Then, we will load the pre-trained BERT model. We choose among a variant list of models, the **best-base-nli-mean-tokens**. [Here](https://docs.google.com/spreadsheets/d/14QplCdTCDwEmTqrn1LH4yrbKvdogK4oQvYO1K1aPR5M/edit#gid=0) is a list with the models.

In [10]:
from sentence_transformers import SentenceTransformer
sbert_model = SentenceTransformer('bert-base-nli-mean-tokens')

100%|██████████| 405M/405M [00:15<00:00, 26.9MB/s]


Then, we will create a list with **sentences**. Each sentences will be the content of each paper individually. 

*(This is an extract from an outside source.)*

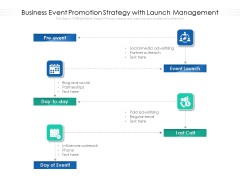 Business Event Promotion Strategy With Launch Management Ppt PowerPoint Presentation Gallery Maker PDF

We also should mention that from each paper we will subtract the "noise", such as emails and url's.

In [11]:
def createSentences(dataframe):

  sentences = []

  url_regex = r"(?i)\b((?:https?://|www\d{0,3}[.]|[a-z0-9.\-]+[.][a-z]{2,4}/)(?:[^\s()<>]+|\(([^\s()<>]+|(\([^\s()<>]+\)))*\))+(?:\(([^\s()<>]+|(\([^\s()<>]+\)))*\)|[^\s`!()\[\]{};:'\".,<>?«»“”‘’]))"
  email_regex = r'\S*@\S*\s'

  for paper in dataframe['text']:

      # sentences.append(paper)
      paper = re.sub(email_regex, '', paper)
      paper = re.sub(url_regex, '', paper)
      # text = re.sub("\[\d\]","", paper)
      # text = re.sub(" +"," ",text)
      sentences.append(paper)

  return sentences

In [12]:
sentences = createSentences(papers)
print(len(sentences))

9000


### (2.2): Creation of the Sentence Embeddings.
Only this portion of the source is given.